Tasks to complete:
A: Decide whether each statement below agrees with the Form 8-K cover page, answering yes or no and quoting the words from the cover page that settle it: (i) the earliest event reported took place on November 9, 2015; (ii) the report is filed pursuant to Section 12 of the Securities Exchange Act of 1934; (iii) the principal executive offices are on Union Street in Millersburg.
B: Retype the lines of the listing from the line containing "In this image, how" through the last line of the listing, both included, without any changes.
-- Start of Excerpt --
11-9-15 8-K (Sub Debt)

 

UNITED STATES

SECURITIES AND EXCHANGE COMMISSION

 

WASHINGTON, DC 20549

 

FORM 8-K

 

CURRENT REPORT

 

Pursuant to Section 13 or 15(d) of the Securities Exchange Act of 1934

 

 

Date of Report (Date of earliest event reported):  November 9, 2015

 

MID PENN BANCORP, INC.

(Exact Name of Registrant as Specified in its Charter)

 

 

 

 

 

 

 

 

Pennsylvania

1-13677

25-1666413

(State or Other Jurisdiction of

Incorporation or Organization)

(Commission File Number)

(I.R.S. Employer

Identification Number)

 

 

349 Union Street

Millersburg, Pennsylvania

1.866.642.7736

17061

(Address of Principal Executive Offices)

(Registrant’s telephone number, including area code)

(Zip Code)
-- End of Excerpt --
-- Start of Excerpted data --
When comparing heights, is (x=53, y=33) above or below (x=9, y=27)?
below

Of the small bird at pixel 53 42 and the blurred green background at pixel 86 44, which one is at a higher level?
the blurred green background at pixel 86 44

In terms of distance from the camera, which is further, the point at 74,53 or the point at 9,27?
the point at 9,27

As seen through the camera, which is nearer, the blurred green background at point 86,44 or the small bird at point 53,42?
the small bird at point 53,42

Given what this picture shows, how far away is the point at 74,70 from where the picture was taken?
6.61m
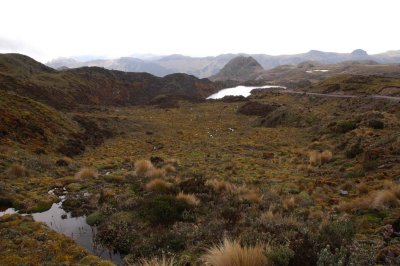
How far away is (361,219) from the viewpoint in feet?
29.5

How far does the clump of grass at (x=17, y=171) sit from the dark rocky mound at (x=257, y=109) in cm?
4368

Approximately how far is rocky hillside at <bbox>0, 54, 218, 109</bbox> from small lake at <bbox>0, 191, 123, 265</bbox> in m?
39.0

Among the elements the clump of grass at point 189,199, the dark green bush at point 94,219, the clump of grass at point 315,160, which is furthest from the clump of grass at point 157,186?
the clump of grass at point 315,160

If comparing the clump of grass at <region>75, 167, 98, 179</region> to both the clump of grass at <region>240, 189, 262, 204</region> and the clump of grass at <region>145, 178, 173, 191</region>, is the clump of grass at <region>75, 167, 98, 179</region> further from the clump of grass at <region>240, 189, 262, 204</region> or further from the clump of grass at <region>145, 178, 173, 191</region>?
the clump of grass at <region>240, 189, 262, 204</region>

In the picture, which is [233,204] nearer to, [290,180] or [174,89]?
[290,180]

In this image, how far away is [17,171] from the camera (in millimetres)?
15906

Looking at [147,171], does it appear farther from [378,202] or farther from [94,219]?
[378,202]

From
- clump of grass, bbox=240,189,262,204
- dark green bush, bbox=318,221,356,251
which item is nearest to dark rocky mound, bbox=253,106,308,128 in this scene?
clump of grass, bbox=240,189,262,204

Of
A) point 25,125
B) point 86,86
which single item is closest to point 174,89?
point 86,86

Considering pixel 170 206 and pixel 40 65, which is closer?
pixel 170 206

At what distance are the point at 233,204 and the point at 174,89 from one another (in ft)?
-- End of Excerpted data --
Task responses:
A:
(i) Yes: "Date of Report (Date of earliest event reported):  November 9, 2015"
(ii) No: "Pursuant to Section 13 or 15(d) of the Securities Exchange Act of 1934"
(iii) Yes: "349 Union Street" and "Millersburg, Pennsylvania"

B:
In this image, how far away is [17,171] from the camera (in millimetres)?
15906

Looking at [147,171], does it appear farther from [378,202] or farther from [94,219]?
[378,202]

From
- clump of grass, bbox=240,189,262,204
- dark green bush, bbox=318,221,356,251
which item is nearest to dark rocky mound, bbox=253,106,308,128 in this scene?
clump of grass, bbox=240,189,262,204

Of
A) point 25,125
B) point 86,86
which single item is closest to point 174,89?
point 86,86

Considering pixel 170 206 and pixel 40 65, which is closer?
pixel 170 206

At what distance are the point at 233,204 and the point at 174,89 from one another (in ft)?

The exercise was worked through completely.